## Directions for this task
Extract every line below that contains the word "site".

## Recorded information
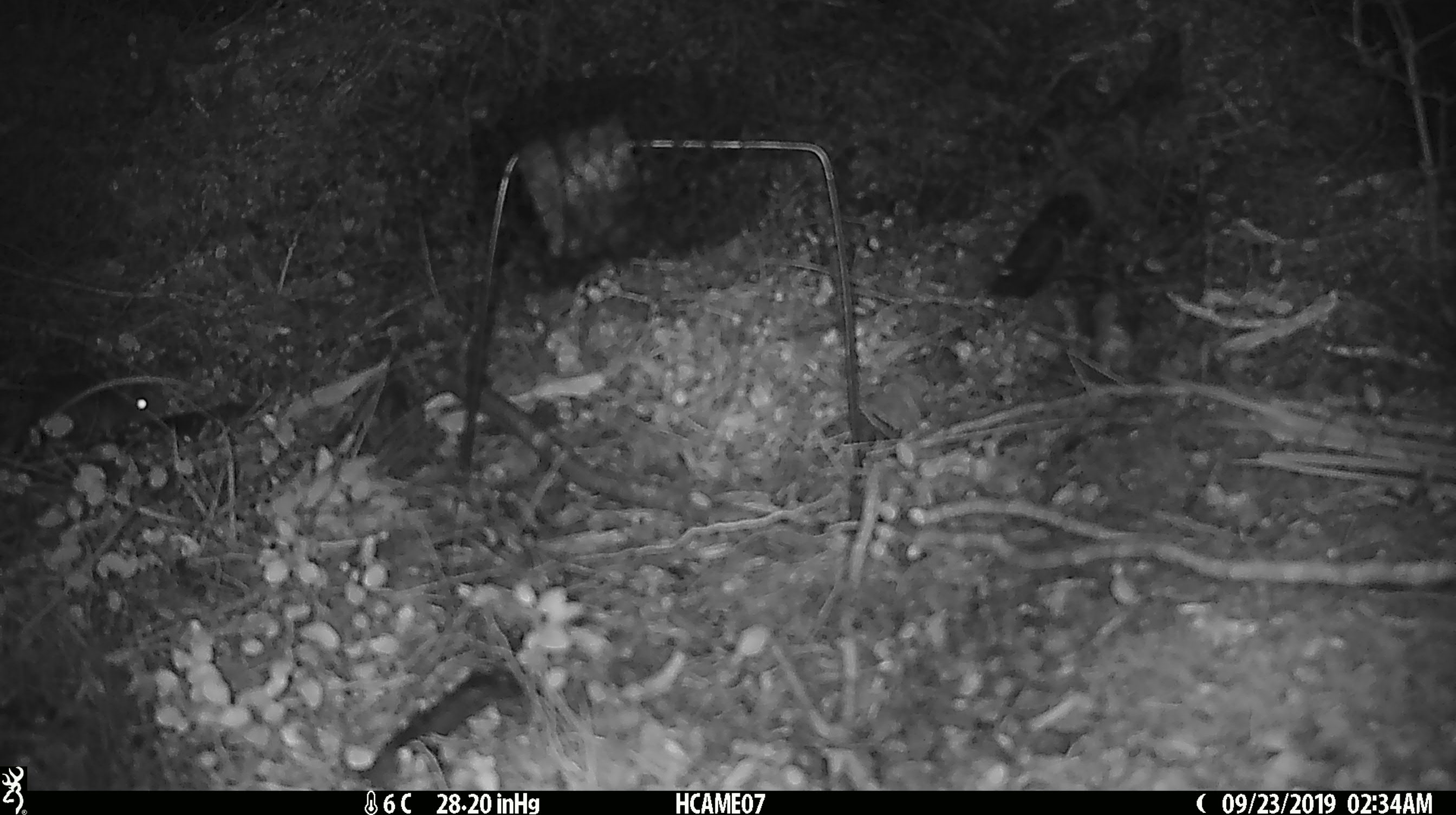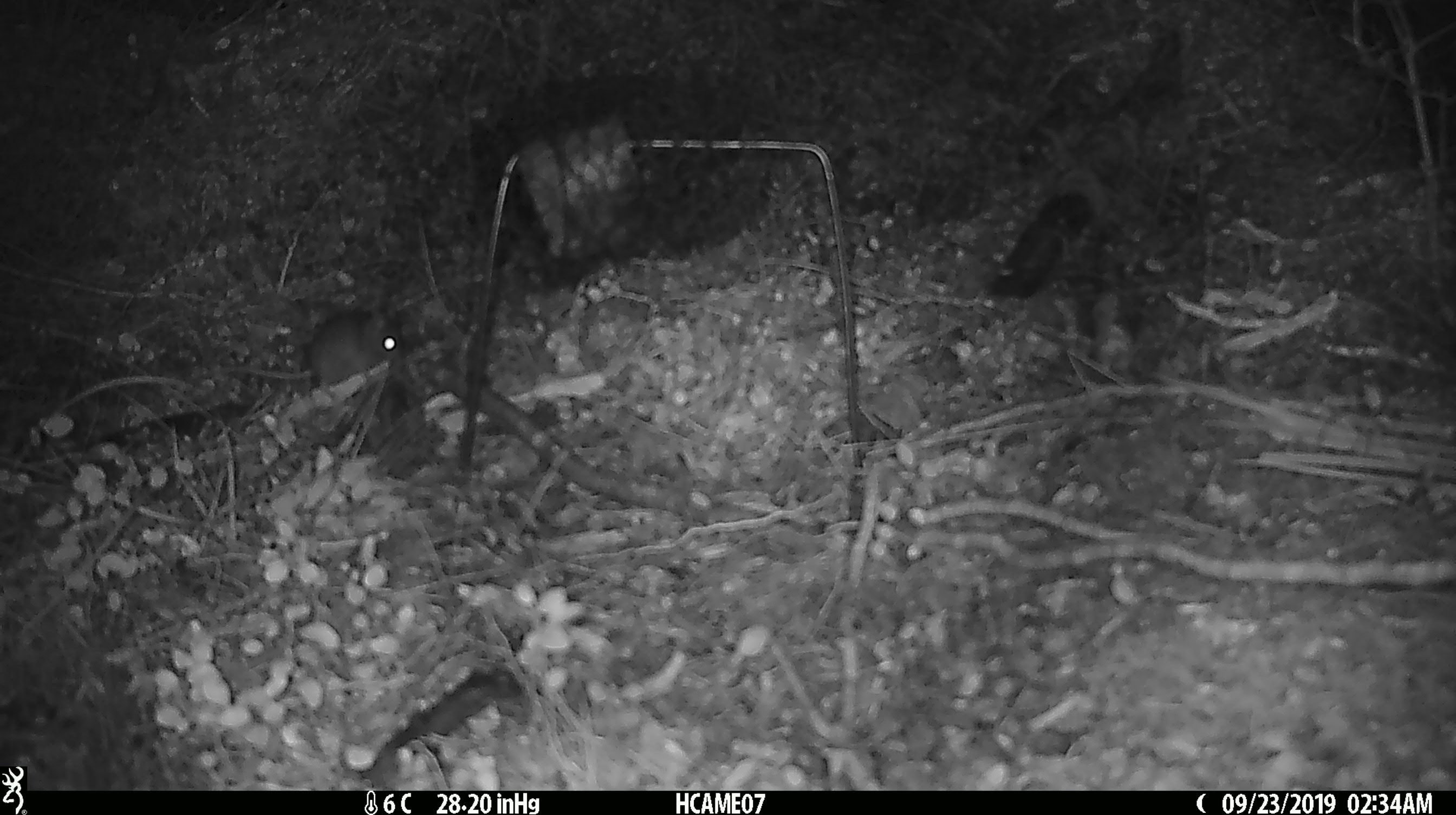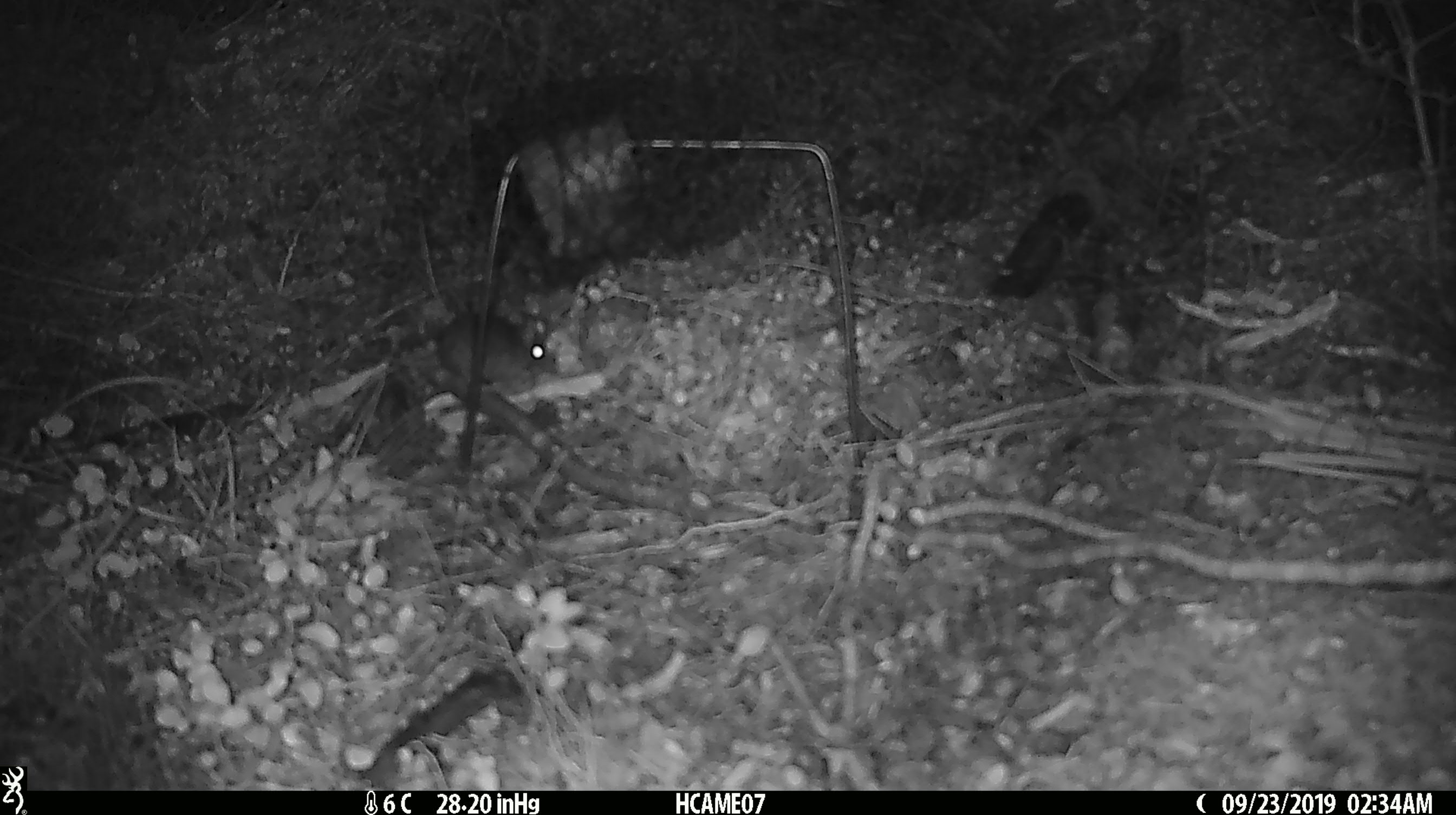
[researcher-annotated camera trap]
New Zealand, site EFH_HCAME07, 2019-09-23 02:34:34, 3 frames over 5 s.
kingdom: Animalia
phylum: Chordata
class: Mammalia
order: Rodentia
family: Muridae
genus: Mus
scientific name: Mus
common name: mouse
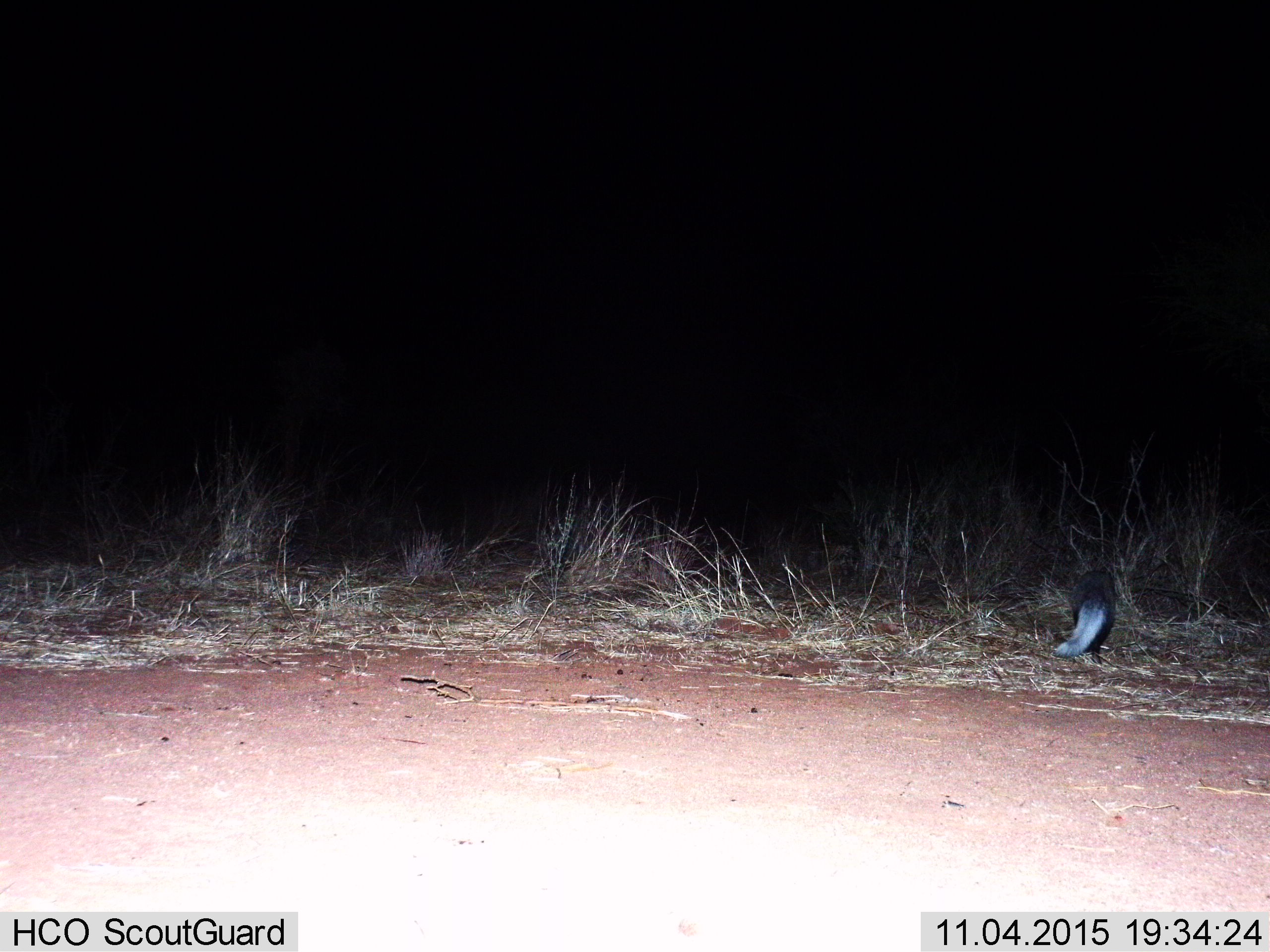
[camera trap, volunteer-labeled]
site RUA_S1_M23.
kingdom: Animalia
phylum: Chordata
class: Mammalia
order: Carnivora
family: Herpestidae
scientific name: Herpestidae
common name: mongoose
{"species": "mongoose (Herpestidae)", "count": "1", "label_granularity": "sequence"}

## Task result
New Zealand, site EFH_HCAME07, 2019-09-23 02:34:34, 3 frames over 5 s.
site RUA_S1_M23.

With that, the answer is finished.